None of the bodies had been found in either state. Their killer was a cop, so he’d known exactly how to hide a victim so well they might never be found. And Mendelson wasn’t talking.
Maybe that was Lily’s fault. His attorneys claimed he had brain damage and couldn’t recall his crimes, and perhaps that was true. But she felt only an intellectual level of regret over that. She would’ve killed him a hundred times over to save her son, the investigation be damned. She frankly regretted that she could claim only to have massacred half the bones in his face. She wished she’d gotten all of them.
Alex’s working theory was that Mendelson had left Herriman to join the Omaha Police Department because Marti Herrera’s family had forced an actual investigation. His game of hunting local women had suddenly become dangerous. He’d needed more anonymity, a larger territory to stalk, and Omaha had provided that.
He’d risen to detective there. He’d even been assigned to investigate several of the disappearances he was suspected of causing. Then he’d met his “angel,” Amber, and he’d brought her back to Herriman to start over, to raise a family.
Lily still shivered every time she considered that strange parallel in their lives. It had to be a coincidence, but it felt dirty, like something stuck to her, somehow. Like she’d caused it.
“Amber wrote to say she’s back with her mom in Nebraska,” Lily said softly. “She hasn’t responded to you?”
“No. Not yet. I told her I’d be in touch and ready to talk whenever she wants. But I think she’s still afraid of him. She probably always will be.”
“Me too,” she whispered.
“He’ll never get out.”
“I know.” Yes, she knew it, but she didn’t feel it. Everything was still too raw, the fear too huge to work around. Amber had to be experiencing that a thousand times over. And Mendelson had left her with another, much more horrifying legacy.

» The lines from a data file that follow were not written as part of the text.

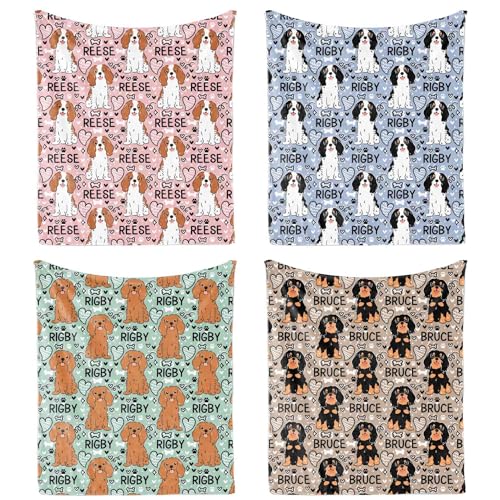 Custom Cavalier Throw Blanket with Name - Dog Gift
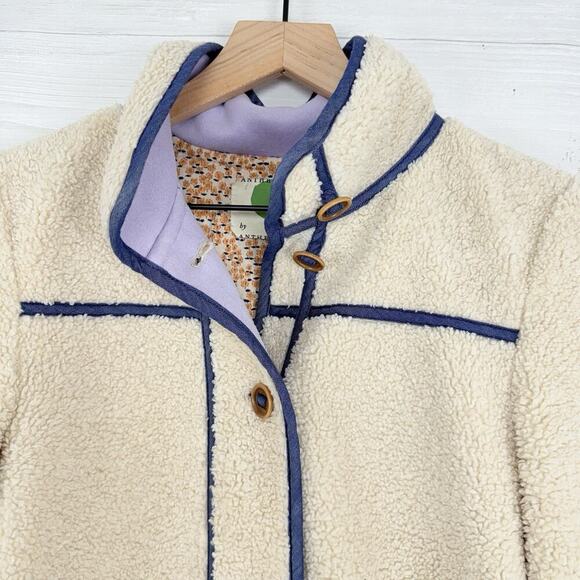 Anthropologie Piped Sherpa‎ Jacket Size XS Cream Cozy Warm Pockets Fall Winter - Picture 5 of 16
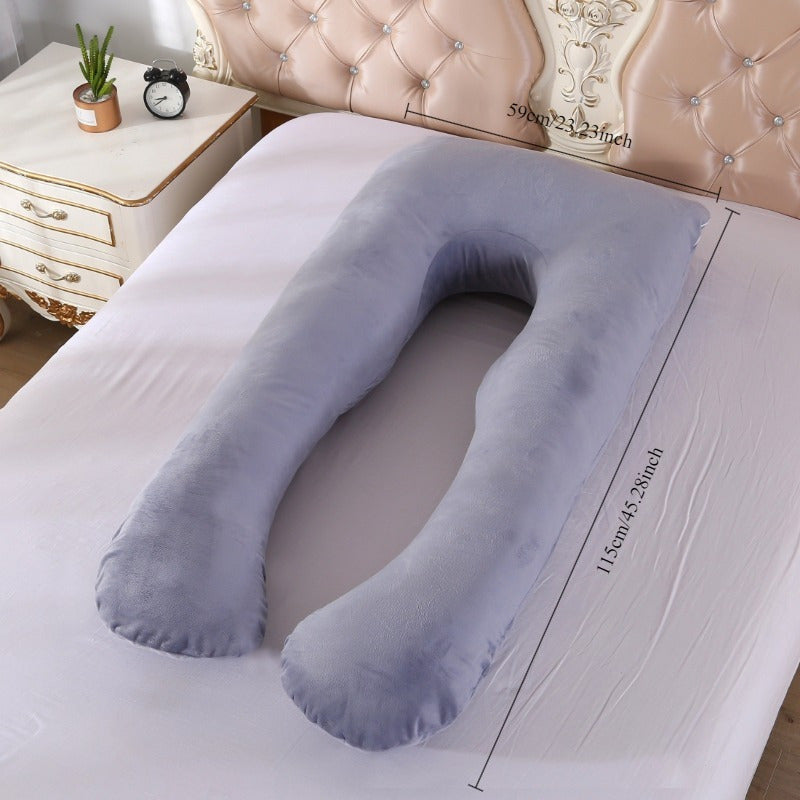 Soft and supportive U-shaped pregnancy pillow designed for maternity support. This portable, hand-washable polyester lumbar cushion provides full body comfort. The perfect gift for expectant mothers.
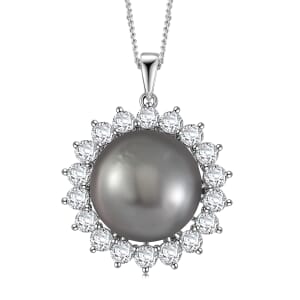 Tahitian Cultured Pearl and Moissanite 1.90 ctw Sunburst Pendant Necklace in Rhodium Over Sterling Silver 18 Inches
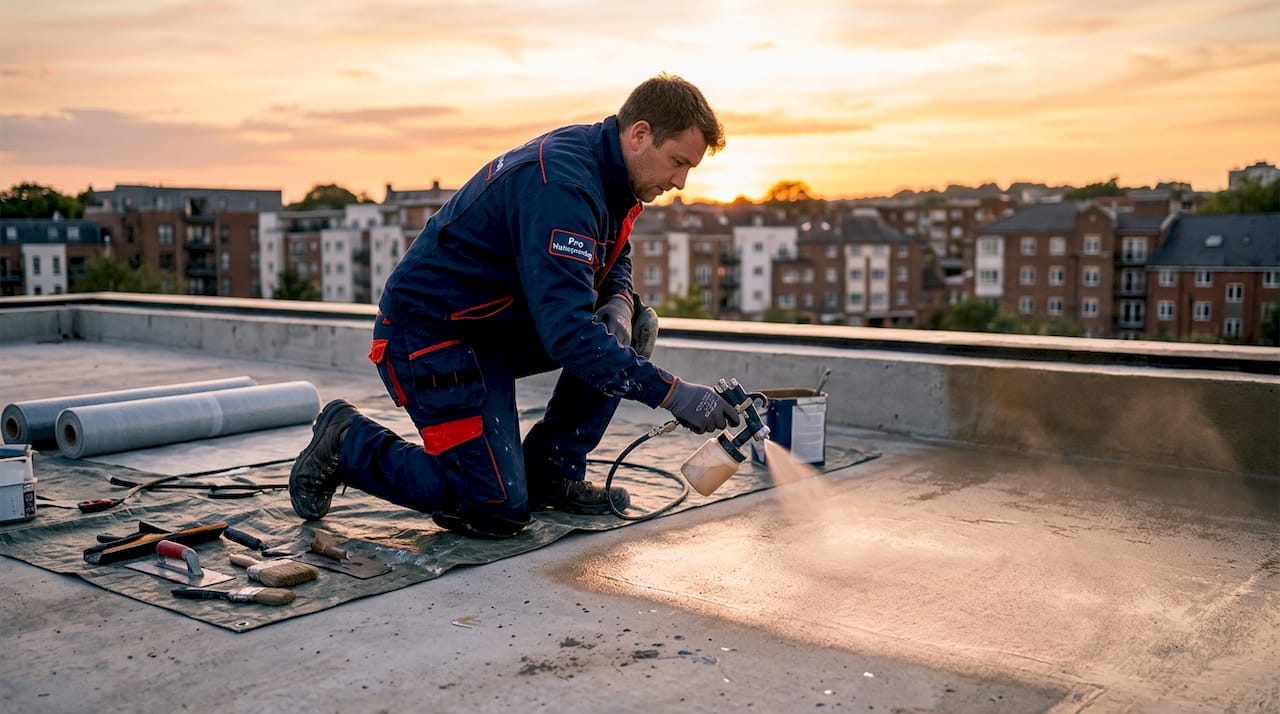Applying liquid waterproofing membrane on roof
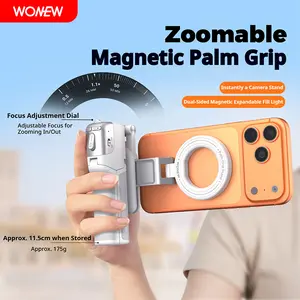 WONEW Z3 Zoomable Magnetic Palm Grip Mini Selfie Stick Portable Magnetic Phone Holder for Travel Case with Focus Adjustment Dial stand tripod 360 rotation mount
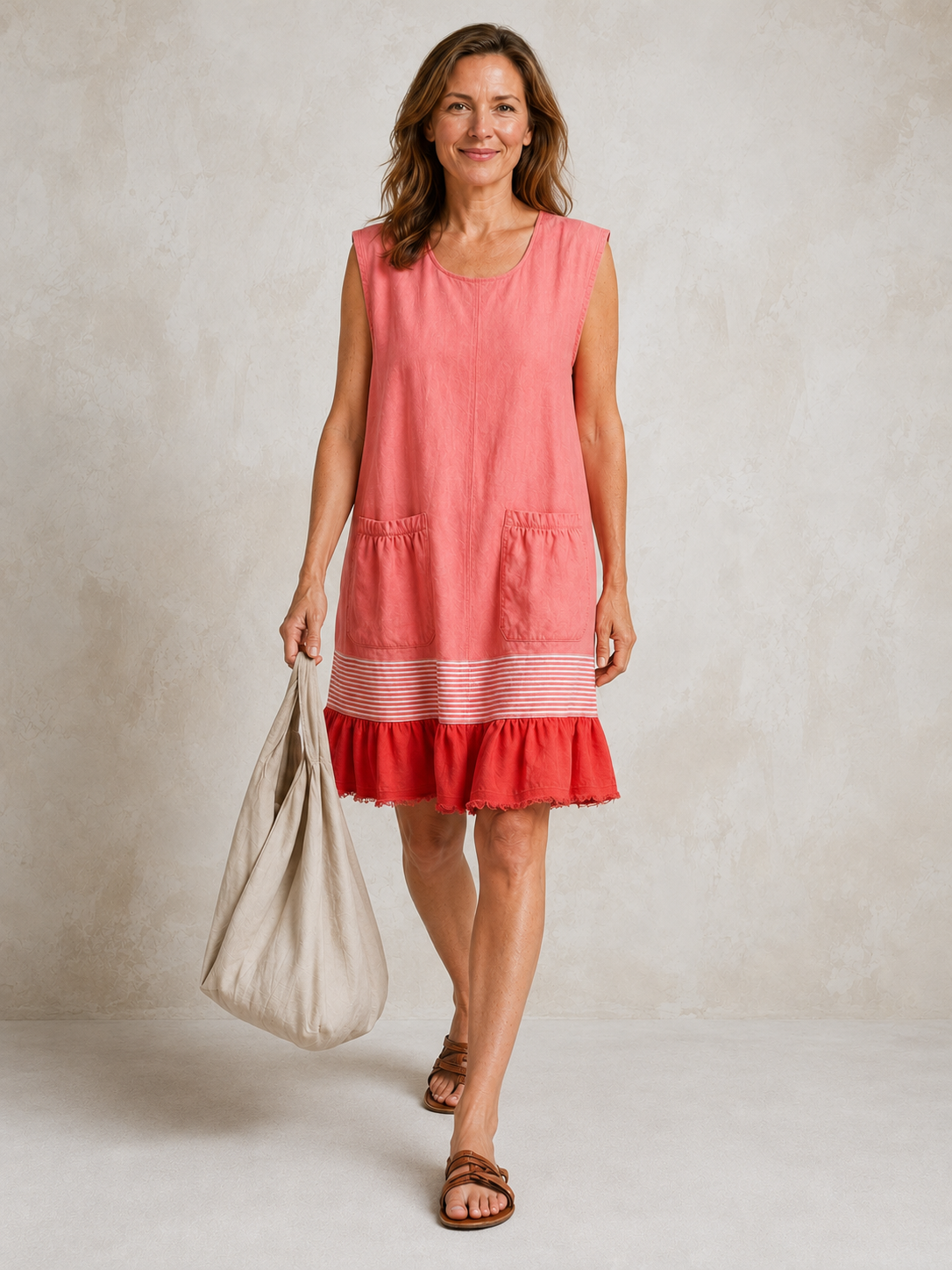 Hazel | Ruffle Hem Tunic Dress for Women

It was her fault he’d lost control, Amber had written to Lily. He’d always told her that she kept his monsters at bay. That he’d done terrible things before he’d met her five years earlier. Her virginity, her innocence, had cleansed him on their wedding night, and now she feared she’d let the monster loose when she’d left him. It was exactly what he’d told her would happen.
And now she had his son.
Lily felt like she would need a PhD in psychology to respond adequately to this poor woman’s request for forgiveness, but she planned to take her time and do her best. And she would honor the one request Amber had made of her.
When her phone buzzed, she glanced at it with a sigh. “Everett is now texting me from his bedroom. Which is twenty feet away. I never should have gotten him a phone.”